SLURM slow for array job

2019-08-28 00:45发布

问题:

I have a small cluster with nodes A, B, C and D. Each node has 80GB RAM and 32 CPUs. I am using Slurm 17.11.7.

I performed the following benchmark tests:

  • If I run a particular Java command directly on terminal on node A, I get an result in 2minutes.
  • If I run the same command with an "single" array job (#SBATCH --array=1-1), I get an result again in 2minutes.
  • If I ran the same command with same parameters with an array job on slurm only on node A, I get the output in 8mininutes, that is, it is four times slower. Here, I, of course, run 31 other Java commands with different parameters at the same time.
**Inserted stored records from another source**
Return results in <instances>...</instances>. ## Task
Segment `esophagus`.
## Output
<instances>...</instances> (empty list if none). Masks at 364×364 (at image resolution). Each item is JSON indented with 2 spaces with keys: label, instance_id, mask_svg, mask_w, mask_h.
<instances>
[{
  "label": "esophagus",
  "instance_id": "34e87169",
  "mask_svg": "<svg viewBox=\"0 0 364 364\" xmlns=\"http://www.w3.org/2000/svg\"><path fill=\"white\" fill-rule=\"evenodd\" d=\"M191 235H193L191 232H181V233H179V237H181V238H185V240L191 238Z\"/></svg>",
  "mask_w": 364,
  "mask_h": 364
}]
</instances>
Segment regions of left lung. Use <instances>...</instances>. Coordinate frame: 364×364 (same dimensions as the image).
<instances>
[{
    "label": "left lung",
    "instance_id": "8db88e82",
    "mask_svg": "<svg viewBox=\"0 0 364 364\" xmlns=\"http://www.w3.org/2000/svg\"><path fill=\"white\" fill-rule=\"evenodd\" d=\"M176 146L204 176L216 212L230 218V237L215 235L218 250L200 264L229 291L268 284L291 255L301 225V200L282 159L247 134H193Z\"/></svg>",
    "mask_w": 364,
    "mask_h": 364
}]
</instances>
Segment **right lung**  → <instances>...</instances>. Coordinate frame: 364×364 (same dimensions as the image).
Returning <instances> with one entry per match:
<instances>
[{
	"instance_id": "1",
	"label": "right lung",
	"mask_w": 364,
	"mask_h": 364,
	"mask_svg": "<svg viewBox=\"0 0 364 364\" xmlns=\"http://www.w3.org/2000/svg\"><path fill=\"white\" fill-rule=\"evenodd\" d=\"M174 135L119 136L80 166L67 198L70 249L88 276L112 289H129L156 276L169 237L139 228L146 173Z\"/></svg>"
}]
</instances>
I already tried SelectTypeParameters=CR_CPU_Memory and SelectTypeParameters=CR_Core with the same result.

Why is my array job 4 times slower? Thanks for your help!

The header of my array job, which I submit, looks like this:

#!/bin/bash -l
#SBATCH --array=1-42
#SBATCH --job-name exp
#SBATCH --output logs/output_%A_%a.txt
#SBATCH --error logs/error_%A_%a.txt
#SBATCH --time=20:00
#SBATCH --mem=2048
#SBATCH --cpus-per-task=1
#SBATCH -w <NodeA>

The slurm.conf file looks like:

ControlMachine=<NodeA>
ControlAddr=<IPNodeA>
MpiDefault=none
ProctrackType=proctrack/cgroup
ReturnToService=1
SlurmctldPidFile=/var/run/slurmctld.pid
SlurmdPidFile=/var/run/slurmd.pid
SlurmdSpoolDir=/var/spool/slurmd
SlurmUser=<test_user_123>
StateSaveLocation=/var/spool/slurmctld
SwitchType=switch/none
TaskPlugin=task/affinity

MaxJobCount=100000
MaxArraySize=15000

MinJobAge=300
# SCHEDULING
FastSchedule=1
SchedulerType=sched/backfill
SelectType=select/cons_res
SelectTypeParameters=CR_CPU_Memory

# LOGGING AND ACCOUNTING
AccountingStorageType=accounting_storage/none
ClusterName=Cluster
JobAcctGatherType=jobacct_gather/none
SlurmctldLogFile=/var/log/slurmctld.log
SlurmdLogFile=/var/log/slurmd.log

# COMPUTE NODES
#NodeName=NameA-D> State=UNKNOWN
NodeName=<NameA> NodeAddr=<IPNodeA> State=UNKNOWN CPUs=32 RealMemory=70363
NodeName=<NameB> NodeAddr=<IPNodeB> State=UNKNOWN CPUs=32 RealMemory=70363
NodeName=<NameC> NodeAddr=<IPNodeC> State=UNKNOWN CPUs=32 RealMemory=70363
NodeName=<NameD> NodeAddr=<IPNodeD> State=UNKNOWN CPUs=32 RealMemory=70363

PartitionName=debug Nodes=<NodeA-D> Default=YES MaxTime=INFINITE State=UP

回答1:

If the running time does not depend on the value of the parameter in the Java application, there are two possible explanations:

Either your cgroup configuration does not confine your jobs and your Java code is multithreaded. In such case, if you run only one job, or if you run directly on the node, your single task uses several CPUs in parallel. If you run a job array that saturates the node, each task only can use a single CPU.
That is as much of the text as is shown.